Spatial question entries:
--
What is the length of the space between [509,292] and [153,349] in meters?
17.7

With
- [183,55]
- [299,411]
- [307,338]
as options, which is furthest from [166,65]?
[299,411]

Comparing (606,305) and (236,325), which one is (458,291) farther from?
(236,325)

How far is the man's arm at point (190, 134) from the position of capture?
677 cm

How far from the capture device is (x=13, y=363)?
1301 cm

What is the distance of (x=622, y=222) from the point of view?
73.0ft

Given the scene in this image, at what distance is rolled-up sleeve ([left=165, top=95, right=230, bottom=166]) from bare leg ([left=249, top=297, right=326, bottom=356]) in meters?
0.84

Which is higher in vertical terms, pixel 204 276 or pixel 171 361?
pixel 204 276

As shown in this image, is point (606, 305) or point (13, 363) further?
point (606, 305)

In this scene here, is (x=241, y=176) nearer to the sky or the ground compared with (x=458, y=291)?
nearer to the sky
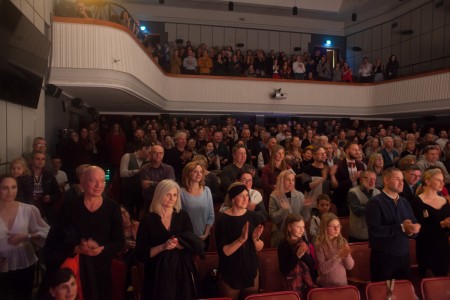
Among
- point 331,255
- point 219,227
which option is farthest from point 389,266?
point 219,227

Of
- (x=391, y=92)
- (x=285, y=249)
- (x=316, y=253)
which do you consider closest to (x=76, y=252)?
(x=285, y=249)

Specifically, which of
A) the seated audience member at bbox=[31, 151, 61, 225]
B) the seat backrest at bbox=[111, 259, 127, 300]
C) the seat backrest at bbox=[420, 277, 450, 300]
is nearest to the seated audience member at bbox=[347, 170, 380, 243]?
the seat backrest at bbox=[420, 277, 450, 300]

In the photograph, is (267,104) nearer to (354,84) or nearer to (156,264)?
(354,84)

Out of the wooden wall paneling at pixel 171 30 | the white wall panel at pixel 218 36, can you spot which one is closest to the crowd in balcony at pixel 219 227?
the wooden wall paneling at pixel 171 30

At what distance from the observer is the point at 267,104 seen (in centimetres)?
1233

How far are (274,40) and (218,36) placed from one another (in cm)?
242

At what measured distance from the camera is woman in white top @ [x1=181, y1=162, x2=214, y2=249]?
141 inches

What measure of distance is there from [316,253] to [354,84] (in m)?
10.7

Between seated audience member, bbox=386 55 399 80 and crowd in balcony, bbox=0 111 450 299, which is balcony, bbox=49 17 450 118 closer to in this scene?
seated audience member, bbox=386 55 399 80

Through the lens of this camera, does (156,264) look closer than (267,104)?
Yes

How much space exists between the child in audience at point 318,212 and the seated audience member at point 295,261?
46 centimetres

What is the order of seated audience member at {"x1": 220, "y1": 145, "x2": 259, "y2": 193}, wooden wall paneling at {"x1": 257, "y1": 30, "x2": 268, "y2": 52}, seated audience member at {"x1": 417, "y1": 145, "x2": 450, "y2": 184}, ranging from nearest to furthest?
seated audience member at {"x1": 220, "y1": 145, "x2": 259, "y2": 193}
seated audience member at {"x1": 417, "y1": 145, "x2": 450, "y2": 184}
wooden wall paneling at {"x1": 257, "y1": 30, "x2": 268, "y2": 52}

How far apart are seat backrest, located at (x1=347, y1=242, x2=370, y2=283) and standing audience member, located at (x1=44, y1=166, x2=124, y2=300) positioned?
2369 millimetres

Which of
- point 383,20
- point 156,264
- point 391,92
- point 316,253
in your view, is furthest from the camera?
point 383,20
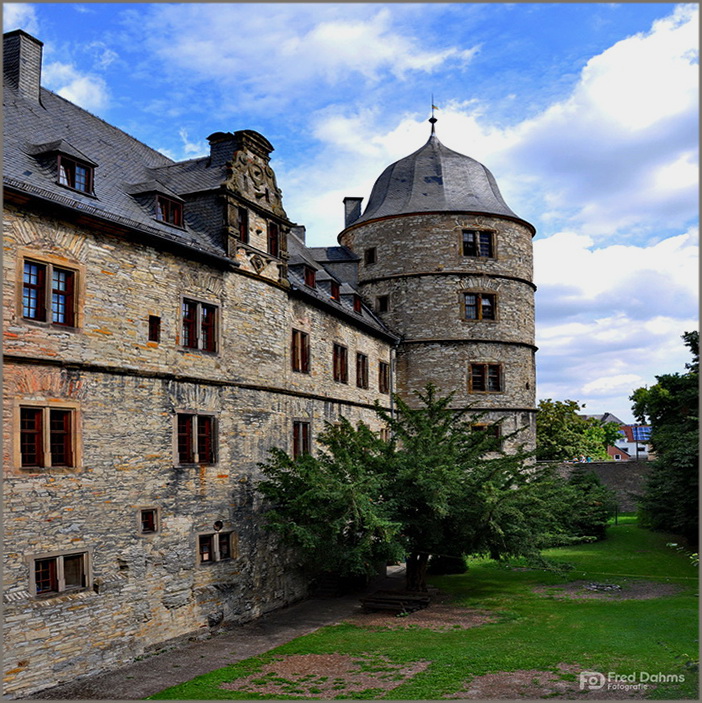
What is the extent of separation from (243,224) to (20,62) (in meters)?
6.81

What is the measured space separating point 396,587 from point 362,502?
25.9 ft

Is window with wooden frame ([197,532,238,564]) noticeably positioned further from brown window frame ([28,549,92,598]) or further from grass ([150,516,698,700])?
brown window frame ([28,549,92,598])

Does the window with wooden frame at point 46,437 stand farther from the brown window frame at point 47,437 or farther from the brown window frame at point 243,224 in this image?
the brown window frame at point 243,224

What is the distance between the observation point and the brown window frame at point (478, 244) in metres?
33.7

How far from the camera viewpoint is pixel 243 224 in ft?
68.8

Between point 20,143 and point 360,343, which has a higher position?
point 20,143

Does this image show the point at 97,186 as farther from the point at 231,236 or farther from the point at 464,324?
the point at 464,324

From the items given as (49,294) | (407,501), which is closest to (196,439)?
(49,294)

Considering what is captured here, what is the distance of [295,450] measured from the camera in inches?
906

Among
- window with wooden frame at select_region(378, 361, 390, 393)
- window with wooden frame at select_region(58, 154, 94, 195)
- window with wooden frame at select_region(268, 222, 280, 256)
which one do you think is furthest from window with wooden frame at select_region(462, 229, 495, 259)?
window with wooden frame at select_region(58, 154, 94, 195)

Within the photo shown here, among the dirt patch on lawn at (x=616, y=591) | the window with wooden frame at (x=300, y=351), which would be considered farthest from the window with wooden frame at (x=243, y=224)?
the dirt patch on lawn at (x=616, y=591)

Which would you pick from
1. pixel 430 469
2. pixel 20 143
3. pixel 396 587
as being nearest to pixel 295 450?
pixel 430 469

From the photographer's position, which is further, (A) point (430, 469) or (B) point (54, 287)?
(A) point (430, 469)

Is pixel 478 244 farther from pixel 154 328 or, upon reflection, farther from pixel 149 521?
pixel 149 521
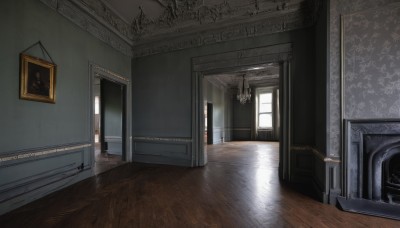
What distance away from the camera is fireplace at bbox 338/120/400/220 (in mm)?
2303

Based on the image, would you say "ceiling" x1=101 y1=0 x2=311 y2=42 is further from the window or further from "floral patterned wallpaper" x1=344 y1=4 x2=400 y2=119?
the window

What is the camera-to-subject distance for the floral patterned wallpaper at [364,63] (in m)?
2.29

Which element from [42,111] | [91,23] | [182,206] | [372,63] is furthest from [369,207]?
[91,23]

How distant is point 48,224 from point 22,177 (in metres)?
0.97

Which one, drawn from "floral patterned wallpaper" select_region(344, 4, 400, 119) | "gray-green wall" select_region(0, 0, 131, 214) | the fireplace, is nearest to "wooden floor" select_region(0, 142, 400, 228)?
"gray-green wall" select_region(0, 0, 131, 214)

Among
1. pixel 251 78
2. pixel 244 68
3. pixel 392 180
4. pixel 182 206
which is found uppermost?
pixel 251 78

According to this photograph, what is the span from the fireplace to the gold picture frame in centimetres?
425

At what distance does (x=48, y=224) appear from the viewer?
1.94m

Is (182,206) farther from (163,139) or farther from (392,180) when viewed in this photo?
(392,180)

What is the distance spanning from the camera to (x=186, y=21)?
4.04 metres

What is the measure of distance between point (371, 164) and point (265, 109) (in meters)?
8.27

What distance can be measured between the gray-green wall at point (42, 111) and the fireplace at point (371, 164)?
4.09 metres

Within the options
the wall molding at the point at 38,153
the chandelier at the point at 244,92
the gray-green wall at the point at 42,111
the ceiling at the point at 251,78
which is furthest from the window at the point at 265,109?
the wall molding at the point at 38,153

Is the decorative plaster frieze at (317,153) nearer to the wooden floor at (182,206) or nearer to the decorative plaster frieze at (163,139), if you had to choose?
the wooden floor at (182,206)
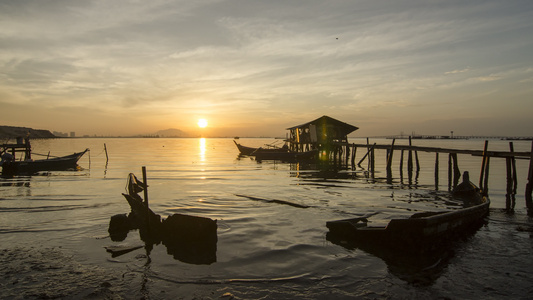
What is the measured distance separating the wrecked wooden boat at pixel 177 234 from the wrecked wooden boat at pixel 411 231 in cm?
331

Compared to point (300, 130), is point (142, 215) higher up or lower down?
lower down

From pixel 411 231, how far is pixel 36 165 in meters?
30.2

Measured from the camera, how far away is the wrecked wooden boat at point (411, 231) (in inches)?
291

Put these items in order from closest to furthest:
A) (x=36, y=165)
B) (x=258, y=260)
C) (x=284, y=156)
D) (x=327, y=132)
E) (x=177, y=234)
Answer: (x=258, y=260), (x=177, y=234), (x=36, y=165), (x=327, y=132), (x=284, y=156)

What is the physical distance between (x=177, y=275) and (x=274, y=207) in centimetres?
690

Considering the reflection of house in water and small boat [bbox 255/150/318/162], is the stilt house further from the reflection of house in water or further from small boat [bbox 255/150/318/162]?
small boat [bbox 255/150/318/162]

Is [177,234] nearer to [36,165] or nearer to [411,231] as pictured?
[411,231]

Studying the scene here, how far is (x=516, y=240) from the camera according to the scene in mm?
8562

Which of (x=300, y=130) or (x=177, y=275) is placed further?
(x=300, y=130)

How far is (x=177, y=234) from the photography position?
834 cm

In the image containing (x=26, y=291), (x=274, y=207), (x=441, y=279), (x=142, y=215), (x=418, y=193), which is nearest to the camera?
(x=26, y=291)

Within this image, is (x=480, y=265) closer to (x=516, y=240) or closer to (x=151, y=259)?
(x=516, y=240)

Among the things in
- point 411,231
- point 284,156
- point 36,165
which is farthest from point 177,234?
point 284,156

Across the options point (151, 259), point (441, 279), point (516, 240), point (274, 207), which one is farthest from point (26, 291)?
point (516, 240)
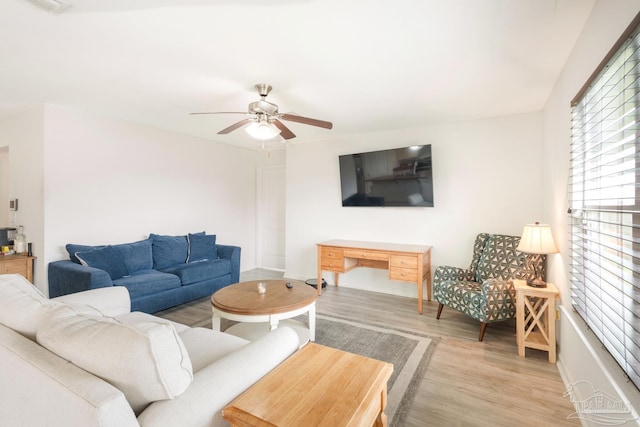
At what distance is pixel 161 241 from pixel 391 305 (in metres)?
3.18

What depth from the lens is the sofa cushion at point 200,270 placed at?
12.4 feet

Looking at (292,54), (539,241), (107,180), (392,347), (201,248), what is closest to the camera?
(292,54)

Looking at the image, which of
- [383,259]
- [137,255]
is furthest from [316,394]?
[137,255]

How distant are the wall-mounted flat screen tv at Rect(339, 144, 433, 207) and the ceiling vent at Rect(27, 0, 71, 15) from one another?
11.3ft

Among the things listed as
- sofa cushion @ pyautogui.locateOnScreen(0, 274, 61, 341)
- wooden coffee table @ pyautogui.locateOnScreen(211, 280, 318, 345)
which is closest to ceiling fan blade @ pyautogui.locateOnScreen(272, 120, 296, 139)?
wooden coffee table @ pyautogui.locateOnScreen(211, 280, 318, 345)

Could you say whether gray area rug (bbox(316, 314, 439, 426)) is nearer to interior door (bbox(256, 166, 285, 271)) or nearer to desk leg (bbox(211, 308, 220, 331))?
desk leg (bbox(211, 308, 220, 331))

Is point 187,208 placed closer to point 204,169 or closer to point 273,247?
point 204,169

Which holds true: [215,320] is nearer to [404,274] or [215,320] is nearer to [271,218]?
[404,274]

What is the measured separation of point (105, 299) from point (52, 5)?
1.92m

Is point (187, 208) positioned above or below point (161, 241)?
above

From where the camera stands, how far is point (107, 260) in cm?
334

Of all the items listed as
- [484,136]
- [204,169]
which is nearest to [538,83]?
[484,136]

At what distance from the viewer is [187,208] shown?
4.77 m

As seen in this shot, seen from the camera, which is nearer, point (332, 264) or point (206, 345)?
point (206, 345)
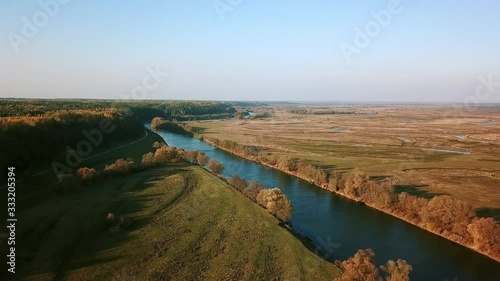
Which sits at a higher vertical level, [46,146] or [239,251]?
[46,146]

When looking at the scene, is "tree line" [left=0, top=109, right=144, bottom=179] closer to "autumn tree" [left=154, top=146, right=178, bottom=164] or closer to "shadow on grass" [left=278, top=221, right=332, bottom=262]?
"autumn tree" [left=154, top=146, right=178, bottom=164]

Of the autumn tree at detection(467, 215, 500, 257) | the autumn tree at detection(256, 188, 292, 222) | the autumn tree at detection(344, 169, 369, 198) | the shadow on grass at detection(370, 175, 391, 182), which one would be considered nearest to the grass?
the autumn tree at detection(256, 188, 292, 222)

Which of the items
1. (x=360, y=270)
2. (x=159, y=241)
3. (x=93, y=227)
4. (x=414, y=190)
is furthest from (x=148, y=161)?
(x=414, y=190)

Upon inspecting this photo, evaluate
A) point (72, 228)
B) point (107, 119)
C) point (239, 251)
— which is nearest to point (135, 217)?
point (72, 228)

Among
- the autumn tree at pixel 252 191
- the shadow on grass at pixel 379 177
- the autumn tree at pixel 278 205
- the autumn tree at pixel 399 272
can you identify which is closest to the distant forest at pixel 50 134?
the autumn tree at pixel 252 191

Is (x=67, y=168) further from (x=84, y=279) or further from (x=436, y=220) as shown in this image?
(x=436, y=220)

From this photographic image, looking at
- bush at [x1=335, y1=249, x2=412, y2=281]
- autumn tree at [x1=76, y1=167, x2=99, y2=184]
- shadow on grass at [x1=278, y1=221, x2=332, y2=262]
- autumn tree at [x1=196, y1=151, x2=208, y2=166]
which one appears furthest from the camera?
autumn tree at [x1=196, y1=151, x2=208, y2=166]

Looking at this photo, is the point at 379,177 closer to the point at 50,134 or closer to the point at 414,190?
the point at 414,190
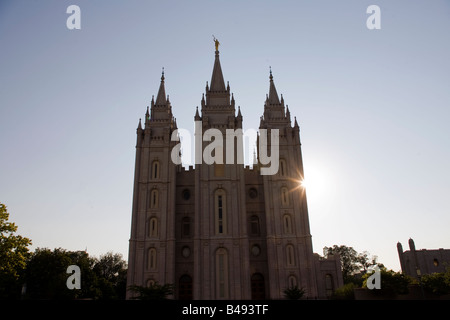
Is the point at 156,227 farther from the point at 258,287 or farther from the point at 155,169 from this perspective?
the point at 258,287

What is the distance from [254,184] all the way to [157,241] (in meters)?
12.5

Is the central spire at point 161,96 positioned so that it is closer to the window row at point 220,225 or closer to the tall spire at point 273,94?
the tall spire at point 273,94

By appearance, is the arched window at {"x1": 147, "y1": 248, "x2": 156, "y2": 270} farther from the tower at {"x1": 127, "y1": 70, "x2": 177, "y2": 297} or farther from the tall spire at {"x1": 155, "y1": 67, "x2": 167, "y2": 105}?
the tall spire at {"x1": 155, "y1": 67, "x2": 167, "y2": 105}

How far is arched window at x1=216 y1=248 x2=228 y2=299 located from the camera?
35.8 meters

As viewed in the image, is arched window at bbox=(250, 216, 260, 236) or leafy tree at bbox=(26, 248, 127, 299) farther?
leafy tree at bbox=(26, 248, 127, 299)

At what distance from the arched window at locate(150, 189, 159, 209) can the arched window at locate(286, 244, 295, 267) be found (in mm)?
14731

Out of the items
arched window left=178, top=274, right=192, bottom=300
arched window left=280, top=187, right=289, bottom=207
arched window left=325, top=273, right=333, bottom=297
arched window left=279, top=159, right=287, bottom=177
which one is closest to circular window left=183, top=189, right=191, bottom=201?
arched window left=178, top=274, right=192, bottom=300

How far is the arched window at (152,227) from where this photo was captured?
125ft

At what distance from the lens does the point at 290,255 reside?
37.4 meters

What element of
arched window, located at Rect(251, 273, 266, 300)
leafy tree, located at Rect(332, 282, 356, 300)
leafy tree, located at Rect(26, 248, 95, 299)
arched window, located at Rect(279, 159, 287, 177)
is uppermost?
arched window, located at Rect(279, 159, 287, 177)

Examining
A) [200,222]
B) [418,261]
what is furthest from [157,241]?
[418,261]
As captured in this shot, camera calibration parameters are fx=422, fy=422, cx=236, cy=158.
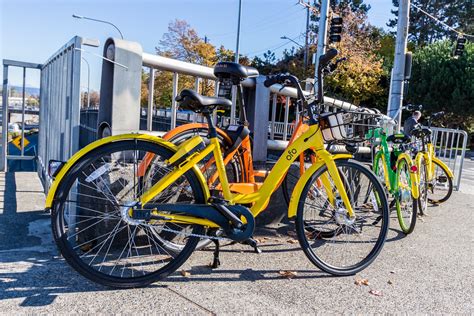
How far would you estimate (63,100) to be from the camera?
371cm

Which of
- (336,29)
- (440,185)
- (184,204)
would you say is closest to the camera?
(184,204)

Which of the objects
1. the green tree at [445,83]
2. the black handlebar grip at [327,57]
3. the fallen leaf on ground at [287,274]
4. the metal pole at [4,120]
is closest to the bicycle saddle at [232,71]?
the black handlebar grip at [327,57]

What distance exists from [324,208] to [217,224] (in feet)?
3.17

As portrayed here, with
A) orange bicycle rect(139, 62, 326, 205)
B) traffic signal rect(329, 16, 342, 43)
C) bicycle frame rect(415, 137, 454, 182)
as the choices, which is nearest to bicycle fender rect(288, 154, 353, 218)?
orange bicycle rect(139, 62, 326, 205)

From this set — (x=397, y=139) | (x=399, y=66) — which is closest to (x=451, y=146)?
(x=399, y=66)

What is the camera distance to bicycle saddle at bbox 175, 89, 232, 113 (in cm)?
275

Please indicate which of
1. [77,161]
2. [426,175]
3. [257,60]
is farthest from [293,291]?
[257,60]

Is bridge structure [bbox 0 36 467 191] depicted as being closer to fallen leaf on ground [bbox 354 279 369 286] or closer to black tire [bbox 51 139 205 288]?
black tire [bbox 51 139 205 288]

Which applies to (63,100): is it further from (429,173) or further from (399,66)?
(399,66)

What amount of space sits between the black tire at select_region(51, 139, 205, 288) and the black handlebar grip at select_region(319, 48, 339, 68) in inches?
50.9

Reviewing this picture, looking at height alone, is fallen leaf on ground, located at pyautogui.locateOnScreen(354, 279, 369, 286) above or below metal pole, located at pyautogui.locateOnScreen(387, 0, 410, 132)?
below

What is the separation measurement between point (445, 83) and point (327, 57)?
28803mm

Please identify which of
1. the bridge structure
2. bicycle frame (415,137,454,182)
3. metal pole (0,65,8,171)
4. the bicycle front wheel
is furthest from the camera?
metal pole (0,65,8,171)

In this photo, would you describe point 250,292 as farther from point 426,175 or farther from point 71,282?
point 426,175
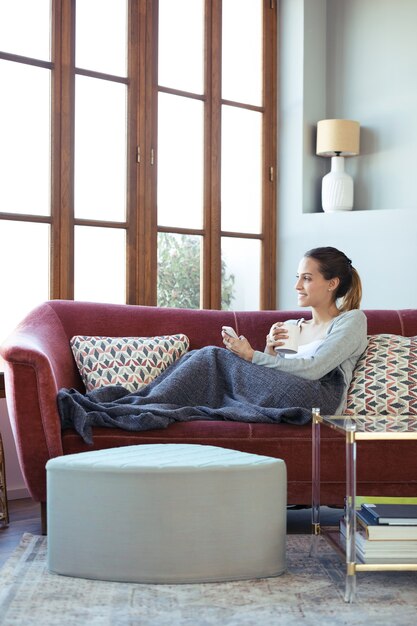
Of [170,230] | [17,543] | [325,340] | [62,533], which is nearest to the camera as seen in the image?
[62,533]

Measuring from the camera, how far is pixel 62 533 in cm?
263

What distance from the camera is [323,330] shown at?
3795mm

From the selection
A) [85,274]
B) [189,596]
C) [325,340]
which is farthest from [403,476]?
[85,274]

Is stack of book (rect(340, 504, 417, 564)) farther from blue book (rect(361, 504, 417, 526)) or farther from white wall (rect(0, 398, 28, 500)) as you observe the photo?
white wall (rect(0, 398, 28, 500))

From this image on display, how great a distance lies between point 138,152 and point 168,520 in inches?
100

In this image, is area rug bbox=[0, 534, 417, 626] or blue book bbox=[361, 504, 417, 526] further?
blue book bbox=[361, 504, 417, 526]

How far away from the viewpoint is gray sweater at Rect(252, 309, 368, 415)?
3.52 meters

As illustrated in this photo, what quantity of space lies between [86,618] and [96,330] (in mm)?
1759

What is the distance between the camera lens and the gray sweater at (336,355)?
3.52 m

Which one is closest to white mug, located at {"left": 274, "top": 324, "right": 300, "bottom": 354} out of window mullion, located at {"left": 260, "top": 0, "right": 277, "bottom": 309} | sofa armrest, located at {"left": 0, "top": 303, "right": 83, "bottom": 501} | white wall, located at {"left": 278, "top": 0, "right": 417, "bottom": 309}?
sofa armrest, located at {"left": 0, "top": 303, "right": 83, "bottom": 501}

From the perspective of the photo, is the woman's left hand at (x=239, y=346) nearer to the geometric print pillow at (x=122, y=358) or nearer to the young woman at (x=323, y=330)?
the young woman at (x=323, y=330)

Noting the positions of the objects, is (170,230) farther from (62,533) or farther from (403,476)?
(62,533)

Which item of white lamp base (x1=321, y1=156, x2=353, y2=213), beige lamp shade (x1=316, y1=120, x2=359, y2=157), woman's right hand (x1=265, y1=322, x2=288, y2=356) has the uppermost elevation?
beige lamp shade (x1=316, y1=120, x2=359, y2=157)

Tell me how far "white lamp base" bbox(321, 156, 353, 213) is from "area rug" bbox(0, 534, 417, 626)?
277 cm
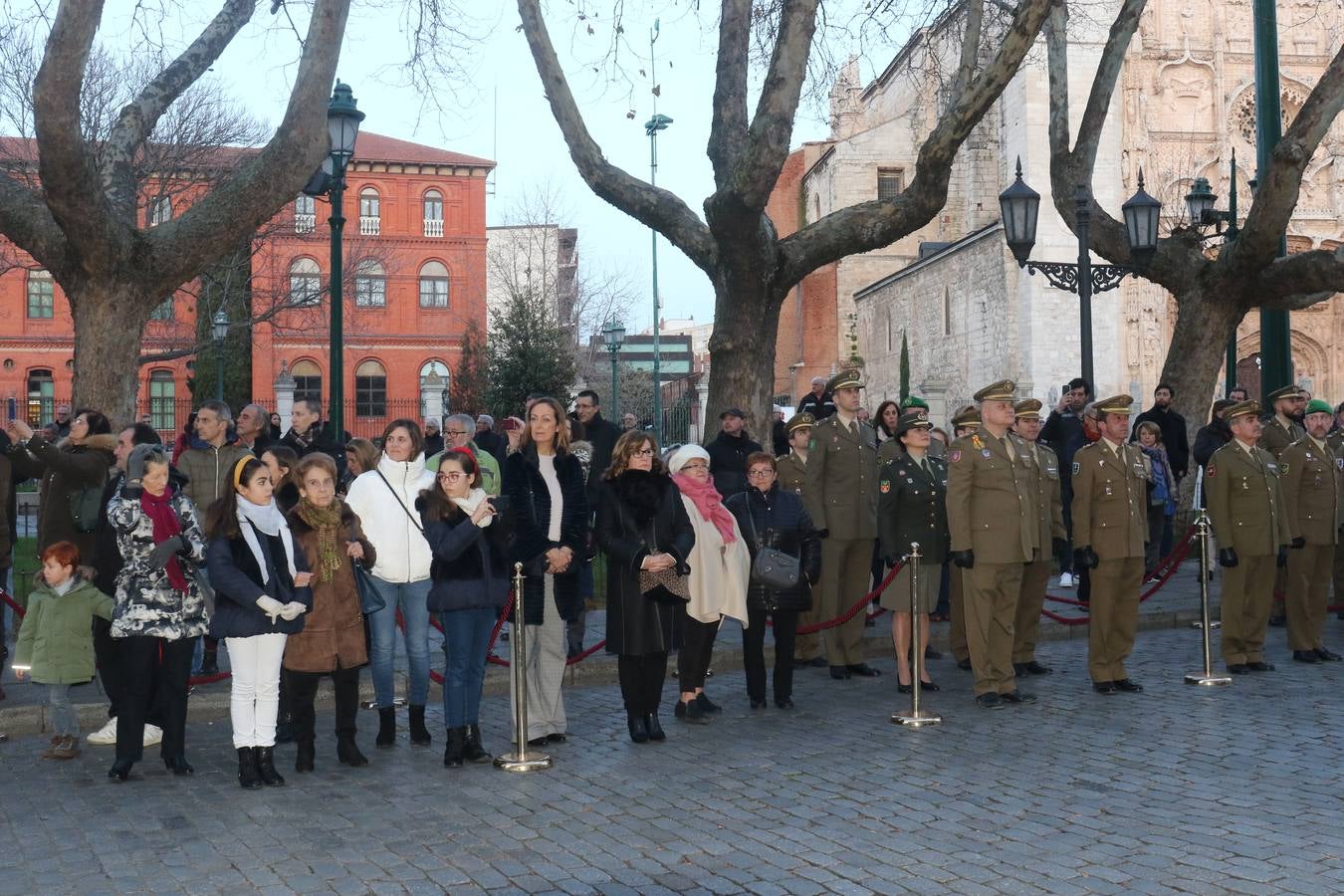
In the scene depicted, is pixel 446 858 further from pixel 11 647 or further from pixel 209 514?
--
Task directions: Print everything in the entries above, from the line containing "At what distance does" down to the line containing "4.09 metres", keeping each line exactly as it appears and including both of those lines.

Answer in full:
At what distance does (x=48, y=224) appear from the viewer?
1.94m

Is (182,206) farther from (163,139) or farther from (392,180) when viewed in this photo?
(392,180)

What is the distance spanning from the camera to (x=186, y=21)?
4.04 metres

What is the measure of distance between point (371, 164) and point (265, 109) (in meters)?
8.27

What distance can be measured between the gray-green wall at point (42, 111) and the fireplace at point (371, 164)?
4.09 metres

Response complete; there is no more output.